A European Union-funded project wants to automate the process of shipping cargo across seas.

Photo Credit: Factor

Photo Credit: Factor

Automated cargo ships will be shipping food and minerals without any human crew by 2035. The 656-foot ships will provide a safer and more environmentally-friendly method for transporting cargo.

“There aren’t many willing to believe it, but if the project partners succeed in overcoming the challenges we are currently working with, vessels such as this will in fact be safer than many of those on the high seas today,” said researcher Ørnulf Rødseth. “Human error, solely or in part, is the cause of more than 75 percent of today’s vessel accidents.”

According to Factor, an onshore control center would operate the ships, allocating 10 vessels to one person.
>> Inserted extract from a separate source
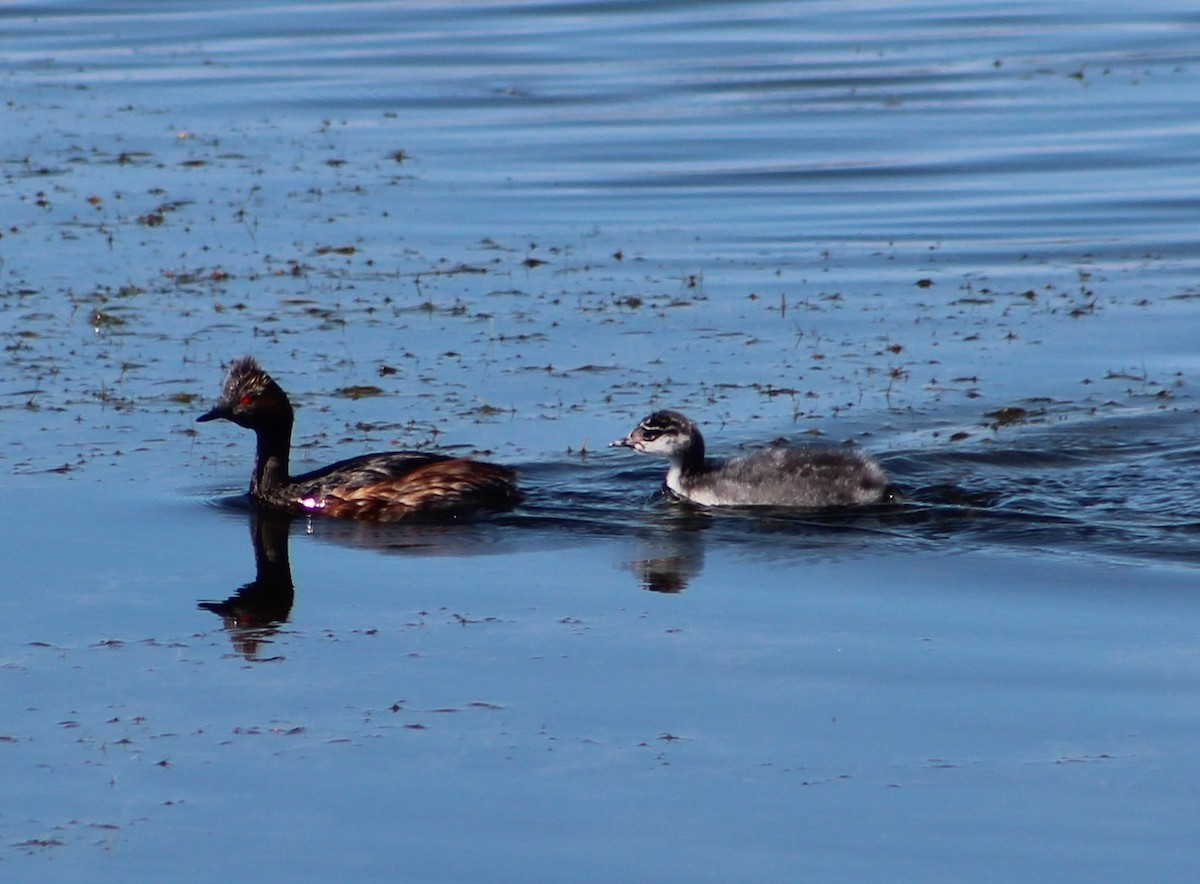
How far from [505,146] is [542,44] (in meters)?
9.48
Researchers say a lot of the technology for such a system already exists.

“The technology for electronic positioning, satellite communications and anti-collision measures already exists,” said Rødseth. “Many vessels are also equipped with advanced sensor systems. It is one thing to have the technology, but quite another to bring it all together and demonstrate that it works well enough to satisfy the authorities and the industry.”

One potential issue would be proving that the unmanned vessels and the technology used is as safe as current vessels. Other issue is the use of fuel. Current ships use heavy oil fuels which require regular maintenance.

“Less expensive, liquid natural gas might be the answer here”, said Rødseth. “But this will involve designing the vessels from scratch.” Researchers are also considering having a team of maintenance bots onboard.

Automated cargo ships have clear benefits. They would cut costs from wages and possibly even fuel. This of course poses another issue -- will the industry accept technology that would leave so many workers unemployed?